**To do**
Reproduce every row below, substituting "location" for each occurrence of "pixel" and leaving everything else unchanged.

**Provided data**
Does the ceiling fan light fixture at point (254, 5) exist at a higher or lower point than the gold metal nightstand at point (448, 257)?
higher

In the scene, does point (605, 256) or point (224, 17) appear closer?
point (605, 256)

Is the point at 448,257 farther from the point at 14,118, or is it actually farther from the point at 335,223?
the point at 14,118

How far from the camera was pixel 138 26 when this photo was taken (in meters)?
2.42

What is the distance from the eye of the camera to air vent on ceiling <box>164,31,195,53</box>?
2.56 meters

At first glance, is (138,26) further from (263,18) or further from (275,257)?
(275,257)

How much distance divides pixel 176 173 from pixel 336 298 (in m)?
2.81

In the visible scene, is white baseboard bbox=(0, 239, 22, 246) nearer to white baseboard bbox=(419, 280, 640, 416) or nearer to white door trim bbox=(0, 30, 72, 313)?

**Solution to the exercise**
Does the ceiling fan light fixture at point (254, 5) exist at a higher or lower point than the gold metal nightstand at point (448, 257)?
higher

In the scene, does point (605, 256) or point (224, 17) appear closer?
point (605, 256)

Is the point at 448,257 farther from the point at 14,118, or is it actually farther from the point at 335,223?
the point at 14,118

How far from the camera was location 138 26 when this photo was taken (in meters)?
2.42

What is the distance from the eye of the camera to air vent on ceiling <box>164,31,195,53</box>?
2.56 meters

At first glance, is (138,26) further from (263,18) or further from (275,257)?
(275,257)

How much distance divides location 176 173 from location 336 298 (in m)?
2.81

In the visible scene, is white baseboard bbox=(0, 239, 22, 246) nearer to white baseboard bbox=(419, 280, 640, 416) or nearer to white door trim bbox=(0, 30, 72, 313)?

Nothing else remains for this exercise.